-- begin Quoted passage --

Nov 1, 2013, 9:41 AM | Article By: Cherno Omar Bobb

The Gambia Chamber of Commerce and Industry (GCCI) yesterday engaged members of the Gambian private sector on climate change at a workshop jointly organised by the Department of Water Resources and the GCCI at the chamber’s Kerr Jula Secretariat in Bijilo.

In his welcome remarks, Alieu Secka, chief executive officer (CEO) of the GCCI, said the negative impacts from climate change are likely to affect all and sundry in some way.

“However,” he noted, “there will be opportunities for the business community, from micros to large - and talking about these does not mean we are celebrating climate change or campaigning for increasing the build-up of greenhouse gases in the atmosphere.

“On the contrary, responding to the opportunities means helping others to reduce their own vulnerability to the impacts of climate change.”

Indeed under changing climate there will be demand for increased resilience for products and services designed to function in the new climate, the new CEO observed, saying such products will include those that are heat resistant, salinity resistant, waterproof, moisture retaining or made from permeable material.

“Other new products may include products and services not dependent on power, water, transport or communication,” he added.

-- end Quoted passage --
-- begin Supplied information --

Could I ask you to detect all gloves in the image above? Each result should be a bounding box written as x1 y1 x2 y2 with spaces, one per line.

-- end Supplied information --

(Exercise tasks):
**a)** From the article on the climate change workshop, reproduce the passage starting at "In his welcome" and ending at "in the atmosphere.".
**b)** According to the article on the climate change workshop, where was the workshop held?
**c)** Render this sentence from the article on the climate change workshop into French: "In his welcome remarks, Alieu Secka, chief executive officer (CEO) of the GCCI, said the negative impacts from climate change are likely to affect all and sundry in some way."
The lines have no connection to the article on the climate change workshop.

(Answers to the problems):
**a)**
In his welcome remarks, Alieu Secka, chief executive officer (CEO) of the GCCI, said the negative impacts from climate change are likely to affect all and sundry in some way.

“However,” he noted, “there will be opportunities for the business community, from micros to large - and talking about these does not mean we are celebrating climate change or campaigning for increasing the build-up of greenhouse gases in the atmosphere.

**b)** It was held at the chamber's Kerr Jula Secretariat in Bijilo.

**c)** Dans son discours de bienvenue, Alieu Secka, directeur général (CEO) de la GCCI, a déclaré que les effets négatifs du changement climatique risquent de toucher tout un chacun d'une manière ou d'une autre.